O Ministério Público do Estado do Rio de Janeiro, por meio da 3ª promotoria de Justiça de Tutela Coletiva da Saúde, obteve na Justiça uma liminar que obriga o Estado a apresentar um cronograma para a recomposição e expansão do atendimento médico no Hospital Prisional/UPA Hamilton Agostinho, em Bangu.

A decisão também estabelece que seja limitado a 12 meses o prazo de contratos celebrados com organização social (OS) e que a Secretaria de Estado de Administração Penitenciária (Seap) e a Secretaria de Estado de Saúde (SES) definam suas responsabilidades quanto a gestão, implantação e alocação de recursos do hospital.

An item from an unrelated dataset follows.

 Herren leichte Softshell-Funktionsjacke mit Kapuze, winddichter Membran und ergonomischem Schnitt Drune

De acordo com a liminar deferida pelo Juízo da 10ª Vara de Fazenda Pública, o prazo do contrato do Estado com a OS que está em vias de ser contratada para operar o Hospital/UPA deverá ser limitado a 12 meses.

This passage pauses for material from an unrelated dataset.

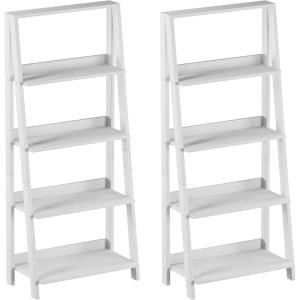 Lavish Home 4-Tier Ladder Bookshelf Set – Set of 2 Free Standing Wooden Living Room Shelves – Decorative Bookcases for Home and Office (White)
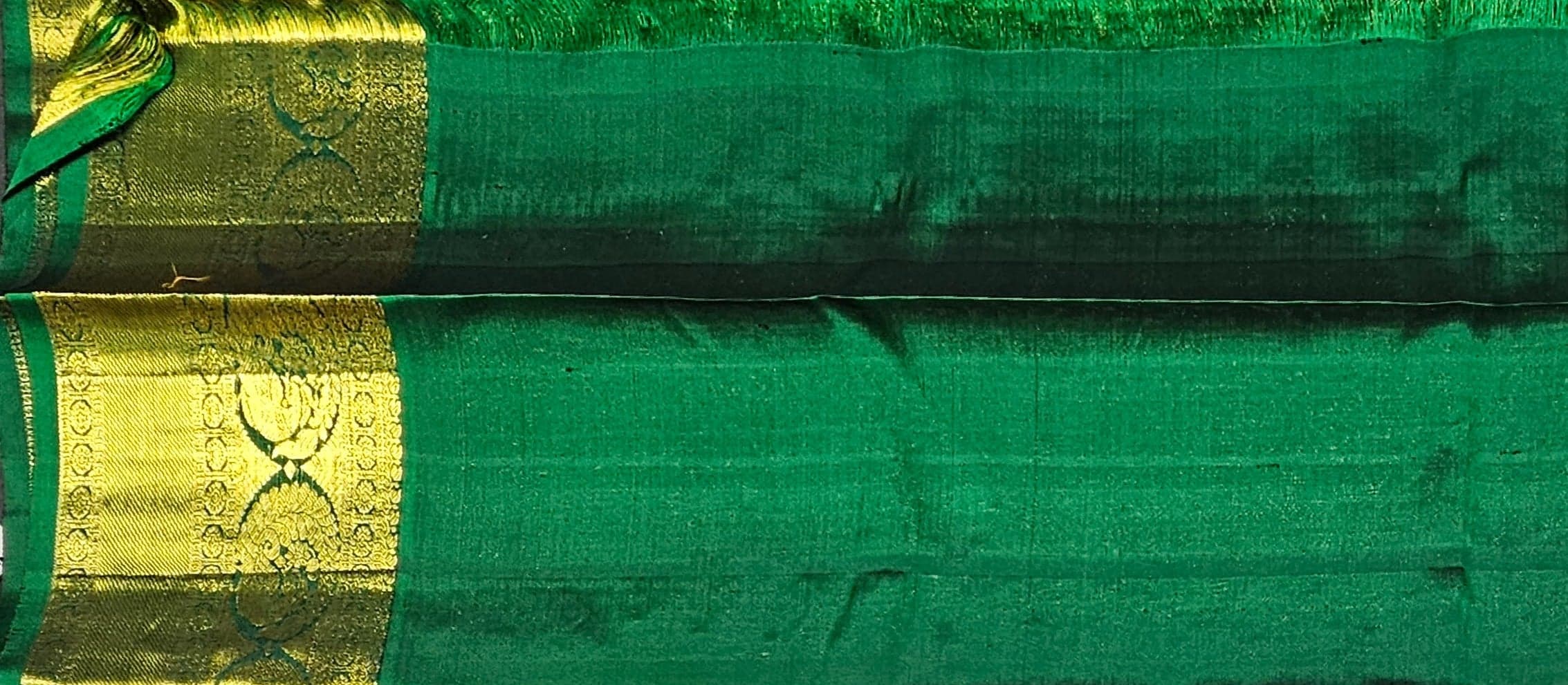 Arangetram Kanchipuram Silk Saree: Emerald Green Gold Zari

Ao fim do período, o Estado deverá retomar a prestação do serviço por administração direta ou indireta. O cronograma a ser apresentado terá que detalhar a contratação de novos profissionais de saúde, médicos e outros especialistas, além de funcionários administrativos. A estrutura física do Hospital/UPA também deverá ter melhorias, como substituição das camas de alvenaria, instalação de adequado sistema de ventilação na UPA, refrigeração e reparos de infiltrações. Equipamentos para exames e para tratamentos, como de hemodiálise, e insumos hospitalares deverão ser adquiridos.
A ação civil pública

O MPRJ ajuizou ação civil pública em razão da situação do atendimento à saúde dos presos do Complexo Penitenciário de Gericinó. A ação aponta omissão administrativa do Estado, tendo em vista indefinição de responsabilidades entre a Secretaria Estadual de Saúde e a Secretaria de Administração Penitenciária por quase dois anos sobre quem faria o que na gestão do Hospital. 
A peça também assinala a inconstitucionalidade e ilegalidade da escolha administrativa da OS. 

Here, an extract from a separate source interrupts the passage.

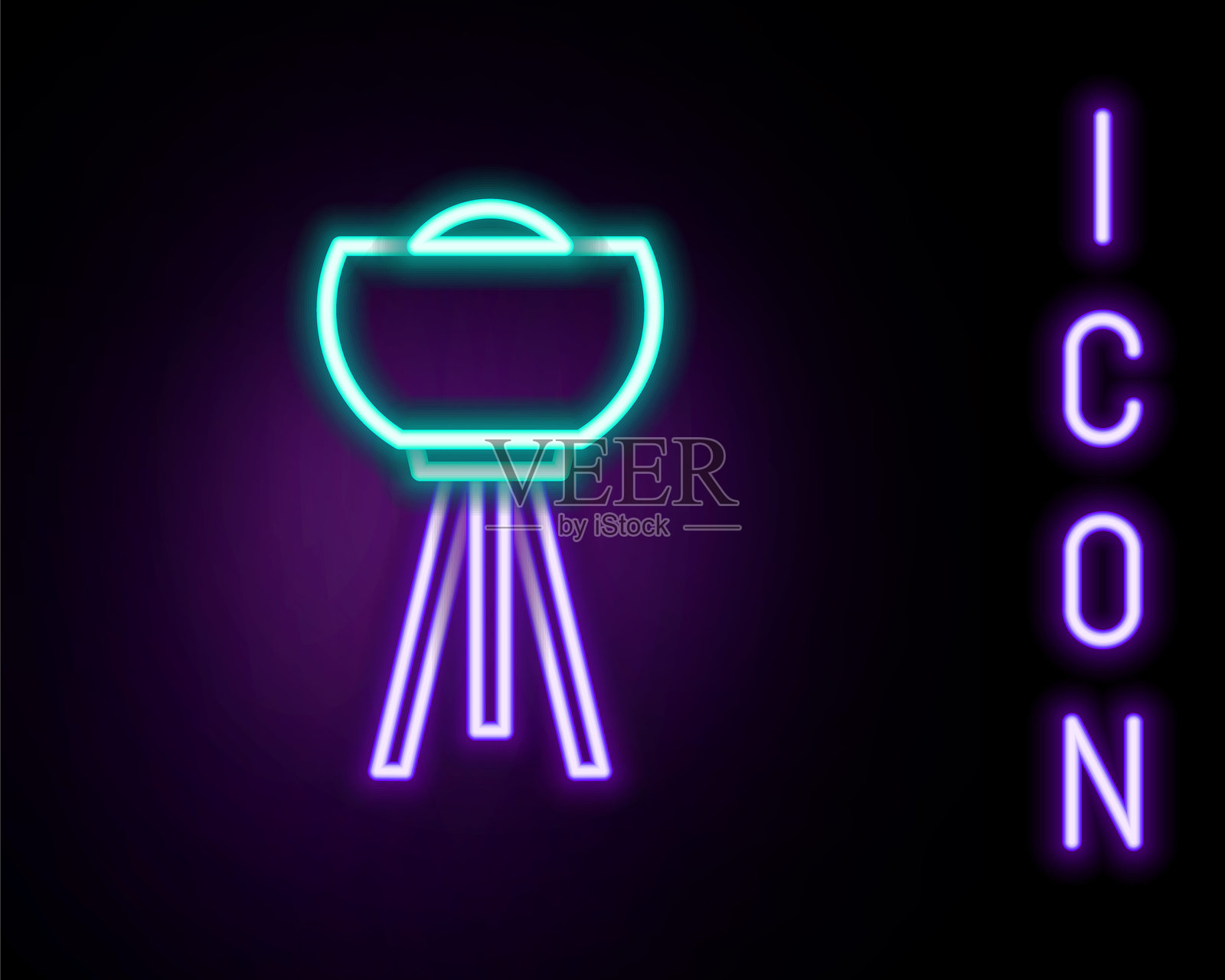 发光的霓虹线落地灯图标，背景为黑色。彩色轮廓概念。矢量图。插画图片素材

A 3ª promotoria de Justiça da Saúde instaurou inquéritos civis e tentou solução extrajudicial ao longo de três anos. Foram detectados:
déficit de recursos humanos no hospital, decorrente do esvaziamento do quadro de servidores estatutários da saúde prisional; demanda urgente de saneamento do serviço de saúde prestado, com solução para a falta de medicamentos; necessidade de insumos hospitalares, obras; equipamentos e insumos para exames; aparelho de hemodiálise; protocolos e fluxos de atendimento entre o hospital, as unidades prisionais e as unidades de saúde do SUS; além da necessidade de cumprir exigências quanto à segurança prisional dos profissionais.